The highest SBA GMTs against strain 44/76 at 6 weeks after the booster dose were observed in the group receiving three doses of MenBvac plus one dose of MeNZB and in the group receiving three doses of MeNZB plus one dose of MenBvac. After the booster dose the proportions of subjects with SBA titers of ≥4 against strain 44/76 ranged from 67% in the group receiving three doses of MeNZB plus one dose of MenBvac to 85% in the group receiving three doses of MenBvac plus one dose of MeNZB group (Table 4).
TABLE 4.
SBA GMTs, percentage of subjects with SBA titers of ≥4, ELISA IgG GMCs against OMVs and opsonophagocytic GMTs, against strain 44/76 before and after a booster dose
| Regimen | No. of subjects
|
SBA GMT (95% CI)
|
% Subjects with SBA titers of ≥4 (95% CI)
|
ELISA GMC (U/ml [95% CI])
|
Opsonophagocytic GMT (95% CI)
|
|||||
|---|---|---|---|---|---|---|---|---|---|---|
| Before fourth dose | 6 wk after fourth dose | Before fourth dose | 6 wk after fourth dosea | Before fourth dose | 6 wk after fourth dose | Before fourth dose | 6 wk after fourth dose | Before fourth dose | 6 wk after fourth dose | |
| Four doses MenBvac | 6 | 6 | 2.8 (0.98-8.2) | 11 (3.1-42) | 50 (12-88) | 83 (36-100) | 295 (145-600) | 1,625 (889-2,968) | 7.1 (1.9-26) | 81 (34-191) |
| Three doses MenBvac + one dose MeNZB | 13 | 13 | 4.5 (2.2-9.2) | 19 (7.7-46) | 62 (32-86) | 85 (55-98) | 358 (221-581) | 1,323 (879-1,993) | 17 (6.9-41) | 103 (58-186) |
| Four doses MeNZB | 5 | 5 | 5.3 (1.7-17) | 11 (2.5-44) | 60 (15-95) | 80 (28-99) | 339 (156-740) | 819 (423-1,584) | 21 (5.0-89) | 56 (22-143) |
| Three doses MeNZB + one dose MenBvac | 9 | 9 | 4.7 (2.0-11) | 19 (6.4-54) | 56 (21-86) | 67 (30-93) | 229 (128-410) | 1,851 (1,132-3,028) | 5.0 (1.7-15) | 75 (37-151) |
| Four doses combined vaccine | 19 | 19 | 2.4 (1.3-4.4) | 7.2 (3.4-15) | 42 (20-67) | 68 (43-87) | 343 (230-512) | 1,247 (889-1,749) | 10 (4.9-22) | 66 (41-108) |
The fourth dose was given as booster dose 1 year after the primary vaccination.

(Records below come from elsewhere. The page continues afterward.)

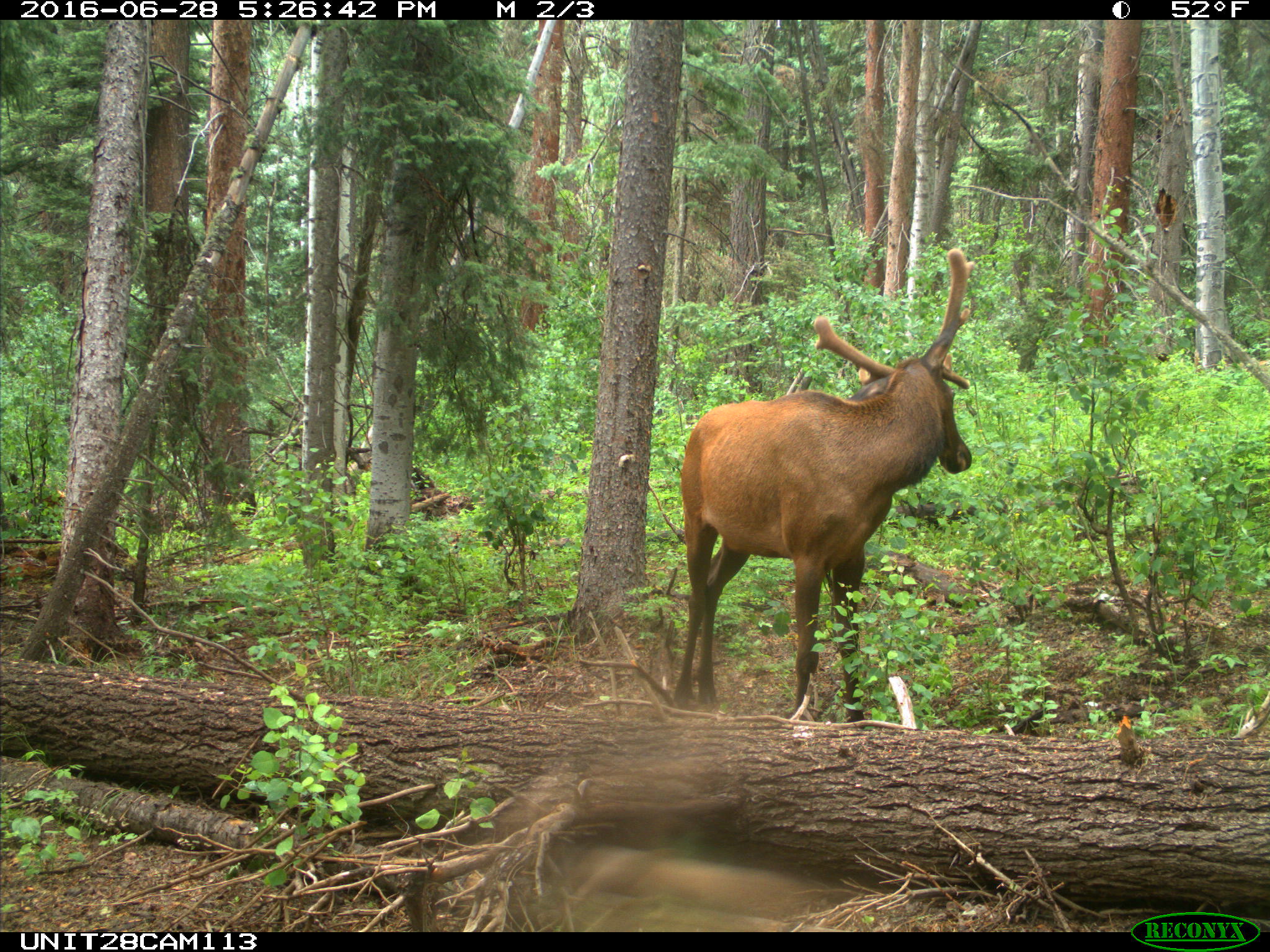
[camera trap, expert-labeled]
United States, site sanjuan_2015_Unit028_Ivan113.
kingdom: Animalia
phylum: Chordata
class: Mammalia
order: Artiodactyla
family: Cervidae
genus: Cervus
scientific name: Cervus elaphus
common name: red deer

The highest SBA GMT against strain NZ98/254 at 6 weeks after the booster dose was observed in the group receiving three doses of MenBvac plus one dose of MeNZB. After the booster dose the proportions of subjects with SBA titers of ≥4 ranged from 67% in the four doses of MenBvac group to 89% in the combined group (Table 5).
TABLE 5.
SBA GMTs, percentage of subjects with SBA titers of ≥4 and ELISA IgG GMCs against OMVs and opsonophagocytic GMTs against strain NZ98/254 before and after a booster dose
| Regimen | No. of subjects
|
SBA GMT (95% CI)
|
% Subjects with SBA titers of ≥4 (95% CI)
|
ELISA GMC (U/ml [95% CI])
|
Opsonophagocytic GMT (95% CI)
|
|||||
|---|---|---|---|---|---|---|---|---|---|---|
| Before fourth dose | 6 wk after fourth dose | Before fourth dosea | 6 wk after fourth dose | Before fourth dose | 6 wk after fourth dose | Before fourth dose | 6 wk after fourth dose | Before fourth dose | 6 wk after fourth dose | |
| Four doses MenBvac | 6 | 6 | 2.5 (0.99-6.4) | 4.0 (1.3-12) | 50 (12-88) | 67 (22-96) | 148 (70-314) | 647 (360-1,162) | 4.5 (1.2-17) | 18 (7.3-44) |
| Three doses MenBvac + one dose MeNZB | 13 | 13 | 4.0 (2.1-7.6) | 20 (9.3-42) | 46 (19-75) | 85 (55-98) | 275 (165-458) | 1480 (994-2,204) | 11 (4.5-27) | 68 (37-124) |
| Four doses MeNZB | 5 | 5 | 3.5 (1.3-9.7) | 11 (3.1-36) | 40 (5-85) | 80 (28-99) | 214 (94-487) | 1,062 (559-2,018) | 11 (2.5-45) | 56 (21-149) |
| Three doses MeNZB + one dose MenBvac | 9 | 9 | 4.0 (1.9-8.6) | 14 (5.5-34) | 44 (14-79) | 78 (40-97) | 216 (117-398) | 1,954 (1,211-3,154) | 6.4 (2.2-19) | 81 (39-168) |
| Four doses combined vaccine | 19 | 19 | 2.1 (1.2-3.5) | 10 (5.5-19) | 26 (9-51) | 89 (67-99) | 271 (177-413) | 1,319 (949-1,833) | 8.3 (3.9-17) | 59 (36-98) |
The fourth dose was given as booster dose 1 year after the primary vaccination.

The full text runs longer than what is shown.